**DIRECTIONS:**
a – Translate this sentence from the passage about CAP psychiatrists into Spanish: "That's fine if you're the highly-anxious conflict-avoidant type, but you have no business being in CAPs."
b – Continue the passage about CAP psychiatrists, picking up after its final sentence.

**PROVIDED TEXT:**
----------
However, I can understand WHY some people would have a generally negative opinion of CAP psychiatrists, and I fault my reckless colleagues -- although I wouldn't necessarily refer to such types as colleagues -- for a large portion of this. As I have said many times, it takes a special type of personality to do CAPs well, otherwise you're at great risk of falling into the trap of aligning yourself with the parental pathology and missing the real issue or, worse, knowingly never addressing the real issues because the thought of an angry parent yelling at you creates too much anxiety. That's fine if you're the highly-anxious conflict-avoidant type, but you have no business being in CAPs.
----------
**DATA:**

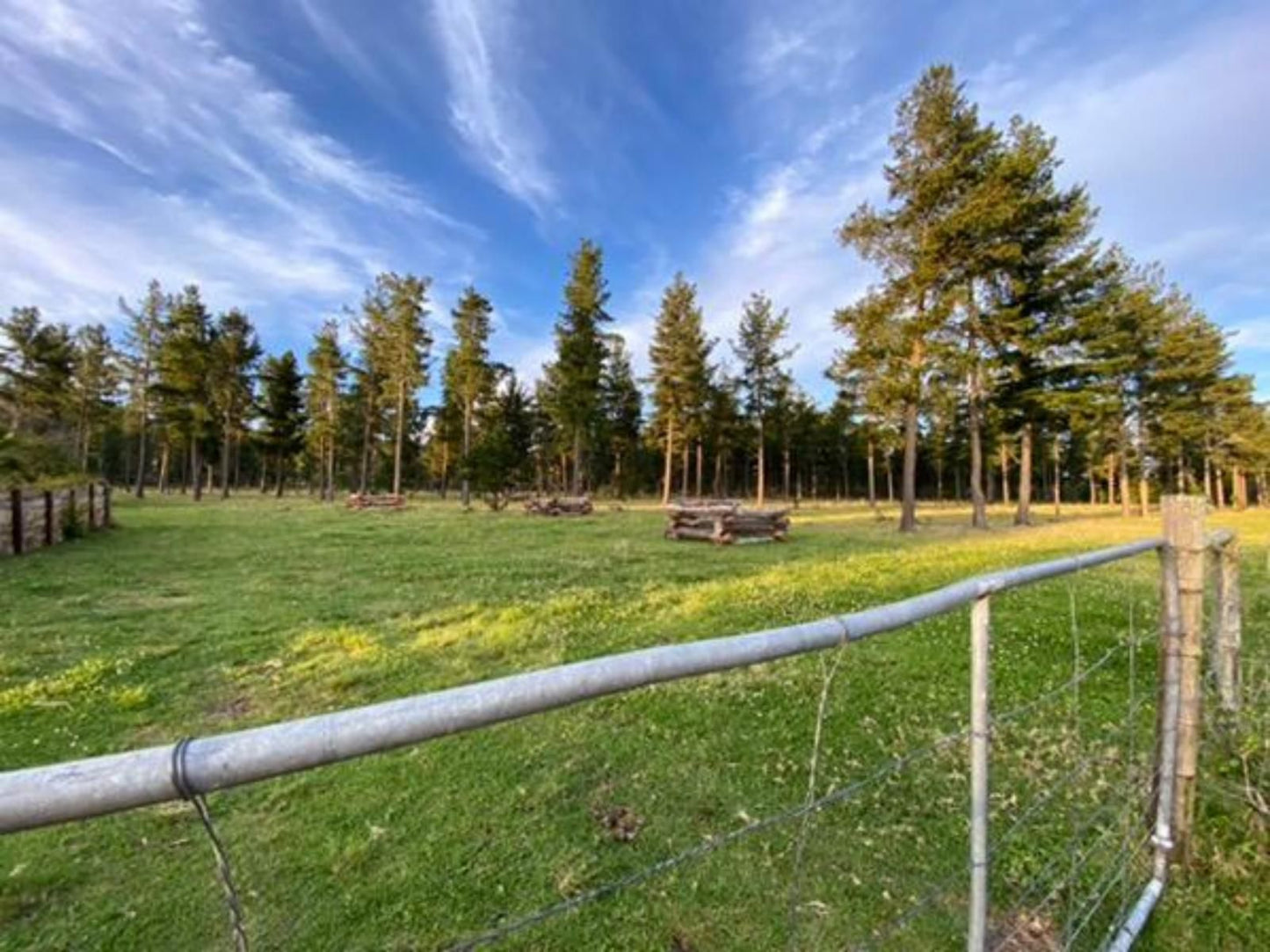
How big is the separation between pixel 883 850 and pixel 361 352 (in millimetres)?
38111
----------
**TASK-BY-TASK RESULTS:**
a – Eso está bien si eres del tipo muy ansioso que evita los conflictos, pero no tienes por qué estar en CAPs.

b –
CAPs does, I gather, have the reputation of unnecessarily medicating children and of lots of off-label use with minimal supporting evidence. Although, almost everything we use is off-label. There is a lot of truth in this, unfortunately. But, there are also a ton of dynamics at play to which the non-CAP types are completely oblivious. Sometimes, that 8 year old isn't on Seroquel for behavioral problems because the CAP psychiatrist is too lazy to do the, "real work" of therapy and parent education, or because they're stupid. It just might be possible that the parents, despite countless efforts by the psychiatrist, continue to refuse to follow recommendations for therapy or be compliant with this aspect of treatment. Rather than allow the child to continue being stuck in the middle of it all, the best option is to control the behaviors with medications so that his unemotional, unattached, critical and vindictive parent/s -- who were constantly screaming at him and telling him how he's a worthless POS and the cause of all their problems -- won't continue ruining him. It breaks the cycle, even if the method isn't the most ideal.

It's unfortunate, really, that more don't go into CAPS, if only for the additional training. In retrospect, I really wish I would have had the additional knowledge in development and systems theory back when I saw adults. It would have been really helpful.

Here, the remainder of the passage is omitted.